In Taipei, Taiwan, he participated in a Taipei educational forum
about the future of internationalization in higher education and
visited the Koo Foundation Sun-Yat Sen Cancer Center. The KF-SYSCC
has ties to Duke Medical Center dating back to 1980, when Andrew
Huang H.S. '69, founder of the center and a Duke professor of medicine,
and R. Wayne Rundles, Huang's mentor during his residency and,
later, a colleague at Duke, visited Taiwan.
During a two-day visit to Seoul, South Korea, Brodhead toured Seoul
National University, the country's premier institution of higher
education and a partner of the Fuqua School of Business, and met
with the president of the university, Un-Chan Chung.
After South Korea, Brodhead visited Tokyo for two days before traveling
to Beijing, where he met university officials and senior scholars
in the liberal arts at Tsinghua University to discuss partnerships
with Duke. While there, he also received an honorary doctorate
and spoke about the challenges universities must grapple with in
the face of major changes in "how we go about research and
education." He emphasized the intellectual freedom necessary
for universities to develop ideas that "may seem abstractly
intellectual in the beginning, but with time, they can become the
crucial building blocks for societal advances."

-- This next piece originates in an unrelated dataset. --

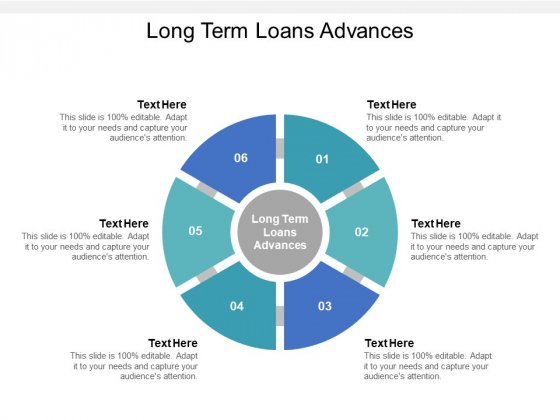 Long Term Loans Advances Ppt PowerPoint Presentation Ideas Infographics Cpb Pdf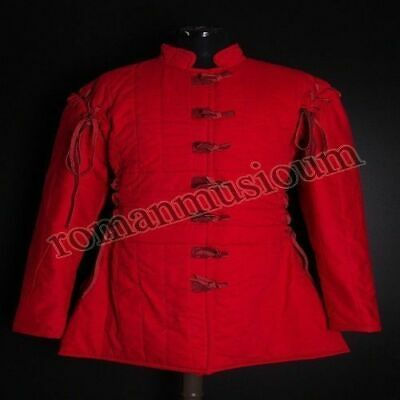 Beautiful Thick Padded Red Gambeson Medieval Armour Play Movies Costume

While in Beijing, Brodhead also met with representatives of Peking
University and of the State Administration for Foreign Experts
Affairs, which oversees the national introduction of foreign intellectual
resources and sending Chinese technical and managerial professionals
for overseas training.
Brodhead's visit provided a variety of opportunities to raise Duke's
profile in Asia. Along the way, he met with nine prominent newspapers,
including the South China Morning Post in Hong Kong and the Korea
Herald in Seoul. In addition, he attended an education forum sponsored
by the Global Views Monthly magazine in Taiwan, participating in
a panel discussion and delivering the keynote address.
Informal gatherings were also an important aspect of the trip.
At alumni receptions in each city, a total of more than 400 attended,
including many current Duke students home for the summer. Duke
Club presidents in each country were instrumental in helping to
organize Brodhead's visit. They included Danal Blessis B.S.C.E.
'82, Duke Club of Hong Kong; Andrew Huang H.S. '69, Duke Club of
Taiwan; Suk-Ho Bang LL.M. '85, J.D. '87, Duke Club of Korea; and
Mark Militello '84, Duke Club of Japan.